:: Document excerpt ::
"""
It’s a bright sunny morning and I’m in a bit of a rush, having had an uncomfortable stomach over night. A bowl of yoghurt and fruit sorts me out, before my final walk down the mountain and into Dazhai where the hard sunshine casts an atmospheric light on old women cooking corn in open fires or spreading red chilliscro dry on their verandas. 

Strangely the bus leaves a few minutes early. The journey to yangshuo is windy, slow and towards the end incredibly bumpy as the bus traverses an unmade road. Even in this pretty rural enclave of China nothing stops progress, as mountains are sliced open and scarred by machinery as it is becoming more accessible to the outside world, which requires speed and direct straight roads, which unfortunately will increase the volume of traffic exponentially. Out bus makes several pit stops, at one, the driver hoses down the bus. The Chinese boy behind me strikes up conversation. I say boy as it is hard to guess his age accurately. He looks about 18 but turns out to be 26. On the bus with  his parents and 2 sisters scattered around the bus. He is sitting alone at the back. He is from shangsha and works in Beijing for a small construction firm. His dream is to build a  huge bridge that will carry his name and be his legacy. As he says nobody remembers who built a tower block. There is a piece in the news today about a glass bridge in zhangjiajie, iconic and making a statement about Chinese technology, which is having to close after a couple of weeks due to high volumes. I show the guy a photo of Clifton suspension bridge and explain its importance in terms of engineering. He is distinctly unimpressed and insists that although this type of structure may have been invented in uk it is China that has developed and progressed it. There seems to be a lot of symbolism in architecture and a certain sense of status in terms of communicating to the world what a society is capable of. He reveals that in Beijing any new development must be at least 6 storeys high otherwise it will not get planning percent. As he says China has too many people. I know this is a mistranslation but an apt one, as “a lot of” and “too” are both communicated by “tai”. That’s an interesting linguistic proposition. Does this mean that a large number is always neutral in connotation? Or the converse?
"""
:: Exercises ::
1. Answer these about the travel account:
(a) What does the narrator eat in the morning?
(b) How old does the boy on the bus turn out to be?
(c) Where does he work, and for what kind of employer?
2. Update the part of the travel account that opens with the words containing "It’s a bright" and closes with "on their verandas.", writing it out again with "yoghurt" changed to "porridge".

:: Supplied information ::
"""
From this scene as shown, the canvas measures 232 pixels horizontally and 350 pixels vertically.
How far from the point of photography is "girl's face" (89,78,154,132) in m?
"""
:: Solutions to the exercise ::
1.
(a) A bowl of yoghurt and fruit.
(b) 26.
(c) In Beijing, for a small construction firm.

2.
It’s a bright sunny morning and I’m in a bit of a rush, having had an uncomfortable stomach over night. A bowl of porridge and fruit sorts me out, before my final walk down the mountain and into Dazhai where the hard sunshine casts an atmospheric light on old women cooking corn in open fires or spreading red chilliscro dry on their verandas.